设计了小鼠肠道微生物组的体外筛选方案,以发现可以选择性修饰细菌生长的分子。该方法鉴定发现了环状D,L-α-肽,其将西方饮食(WD)人群的肠道微生物组重塑为低脂饮食微生物组状态。在WD喂养的LDLr-/-小鼠中每天口服给予该肽可降低血浆总胆固醇水平和动脉粥样硬化斑块。用抗生素清除微生物组则消除了这些影响。肽处理可使微生物组的转录组重编程,抑制促炎细胞因子(包括IL-6、TNF-α和IL-1β)的产生,短链脂肪酸和胆汁酸水平的重新平衡,改善肠屏障的完整性并增加肠道T调节细胞。定向化学操作为揭示肠道微生物组的化学生物学特性提供了额外的工具,并可能促进针对微生物组治疗方法的发展。

结果

1 两种状态的肠道微生物组模型

低密度脂蛋白受体无效(LDLr-/-)小鼠具有类似于人的脂蛋白谱,被广泛用作饮食诱导的动脉粥样硬化的动物模型,研究人员发现,LDLr-/-小鼠在饲喂日粮(CHD)时表现为健康,而饲喂西方饮食(WD)时表现为高脂血症和动脉粥样硬化。与饲喂CHD小鼠相比,WD饲喂LDLr-/-小鼠2周会导致其肠道微生物组重塑。因此,根据饮食的不同,LDLr-/-小鼠表现出两种不同的肠道微生物状态,这些状态与不同的表型结果相关(“WD状态”,表现为高脂血症和动脉粥样硬化表型;“CHD状态”,表现为健康表型)。因此,研究人员猜测,如果WD诱导的肠道微生物组是LDLr-/-小鼠的动脉粥样硬化发生发展的起因,那么将体内微生物群组成重塑为CHD状态或许可以改善疾病进展。

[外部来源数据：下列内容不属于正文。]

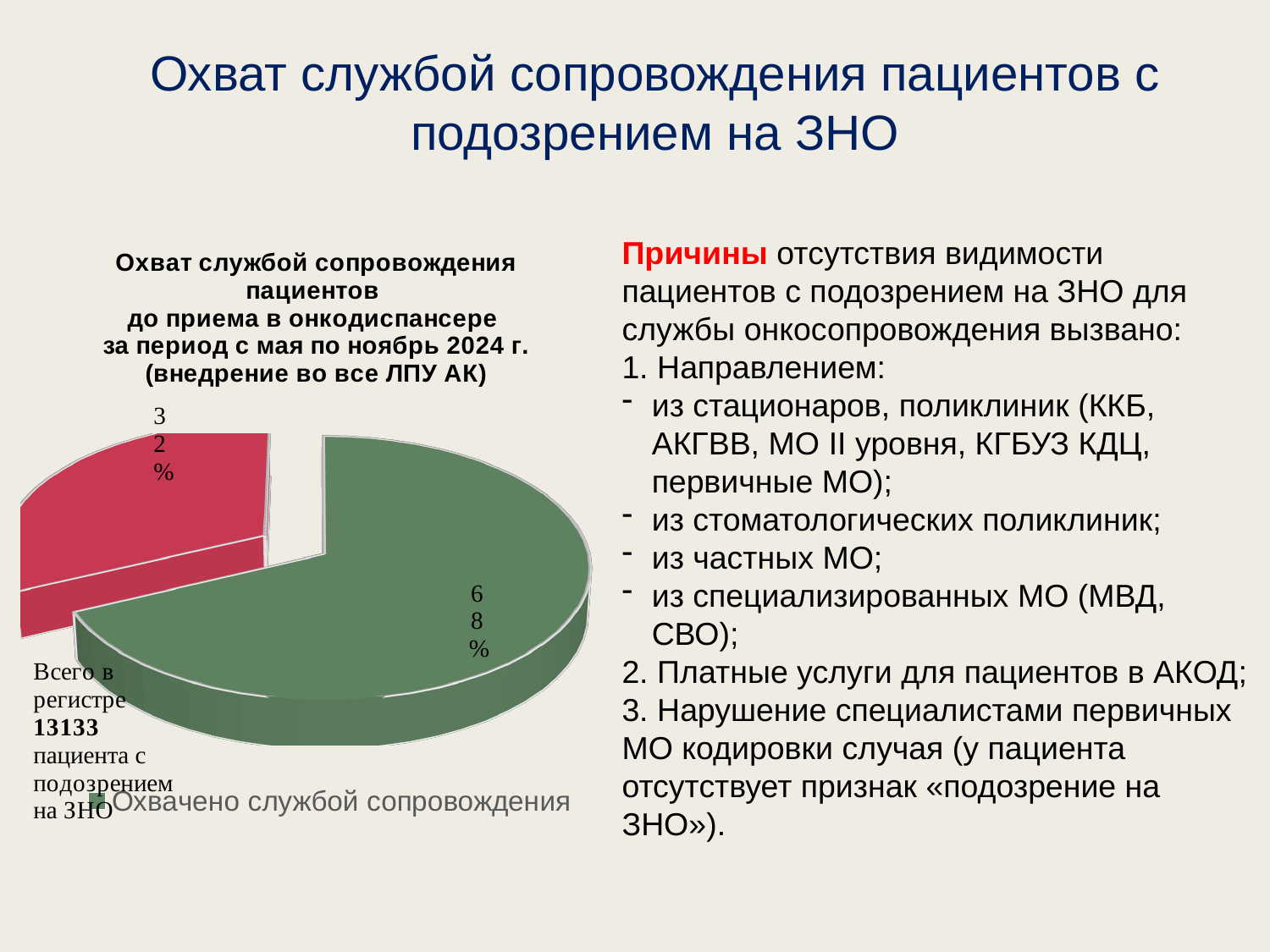
What share of the pie does the red slice represent? 32% What colour is the slice for "Охвачено службой сопровождения"? Green How many entries does the chart legend list? 1 Which slice of the pie is the largest? Охвачено службой сопровождения (68%) Which slice of the pie is the smallest? The red slice (32%) What share of the pie does the slice labelled "Охвачено службой сопровождения" (green) represent? 68% What kind of chart is shown on the slide? Pie chart By how many percentage points does the green slice exceed the red slice? 36 percentage points Is the share of the green slice greater or less than 50%? greater According to the chart title, what period does the chart cover? с мая по ноябрь 2024 г. Which slice is larger, the green one or the red one? The green one (68%) How many slices does the pie chart have? 2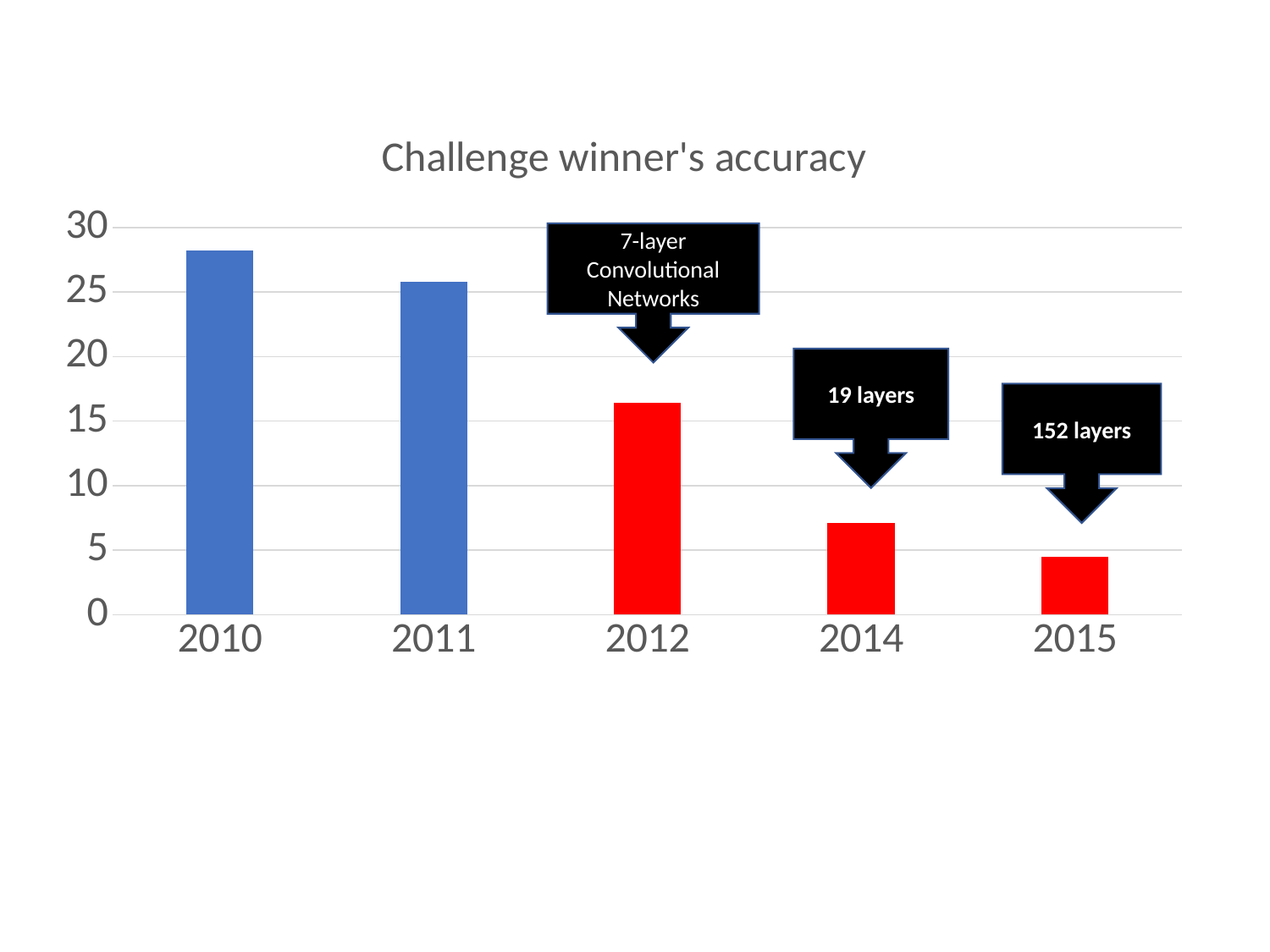
What label is shown in the callout above the 2015 bar? 152 layers What is the title of the chart? Challenge winner's accuracy Is the value for 2014 greater or less than 10? less Which year has the lowest bar in the chart? 2015 Do the values rise or fall from 2010 to 2015 along the x axis? fall Which is larger, the value for 2014 or the value for 2015? 2014 Is the value for 2012 greater or less than 20? less How many years are shown on the x axis of the chart? 5 Which year has the highest bar in the chart? 2010 Which is larger, the value for 2011 or the value for 2012? 2011 Is the value for 2010 greater or less than 25? greater What kind of chart is shown on the slide? bar chart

2 自组装环状D,L-α-肽作为合成细菌的生长调节剂

具有偶数个D-和L-α-氨基酸构型(通常为六个或八个残基)的环肽可以在有利于氢键结合的条件下(例如在脂膜环境中)自组装成扩展的β-折叠样的空心管状结构(图1a)。通过适当的选择序列,环状D,L-α-肽可以选择性地分配到细菌膜中,中断跨膜电位和/或离子梯度,损害细胞生长。作者假设口服给定的环状D,L-α-肽序列(经选择对肠道菌群的某些成员具有不同的细菌生长调节活性)可用于重塑微生物组。作者开发了一种整体筛选方法,用于评估化合物对肠道菌群的影响(图1b)。

3 整体体外筛选

作者在厌氧条件下通过手术切除盲肠,从WD条件下少2周的LDLr-/-小鼠中分离出新鲜的肠道微生物组。然后将盲肠内容物与生长培养基混合,分布在96孔板中,并在测试肽存在下孵育过夜。通过16S rRNA测序整体评估每种肽用于重塑肠道菌群的活性和选择性。作者的实验室有约1,500种不同的环状D,L-α-肽序列(纯的和光谱表征的),这些序列具有一系列抗菌活性和物种选择性。基于序列多样性和缺乏哺乳动物细胞毒性,本研究从该抗菌肽文库中选择了29种环状D,L-α-肽(图1c)。在整个筛选中观察到一系列微生物群重塑的效果,在很大程度上没有降低微生物群α多样性(群落中细菌类群的数量和均匀性)。在培养物中,有16种肽段显著提高了拟杆菌/厚壁菌的比率,3种肽段降低了比率。不同环肽活性的成对比较中发现了6个不同的肽簇,每个簇对微生物群的影响均不同于其他簇(图1d)。根据其对WD喂养的小鼠中大量生长细菌种类的抑制程度,最终选择2种多肽用于进一步的体内验证和功效研究:阳离子肽1(c[wLwKhShK])和两性离子肽11(c[wLwReQeR]),它们在各自的肽簇中位居前列(图1d)。

图1 环状D,L-α-肽体外调节肠道菌群

4 肠道微生物组的体内定向重塑

作者在LDLr-/-小鼠中对环肽1和11进行了为期10周的研究,以确定该肽对肠道菌群和动脉粥样硬化的安全性和影响。环状D,L-α-肽的非生物结构使它们具有蛋白水解稳定性,可以口服。口服10周没有发现任何不适或毒性的迹象(体重,肝脏和脾脏重量,天冬氨酸转氨酶和丙氨酸转氨酶水平)。涉及肽1和11的药代动力学和排泄研究表明,这些肽是不可吸收的,在整个肠道中大部分保持完整,并通过粪便排泄得以清除,从而支持肠道作为行动的场所。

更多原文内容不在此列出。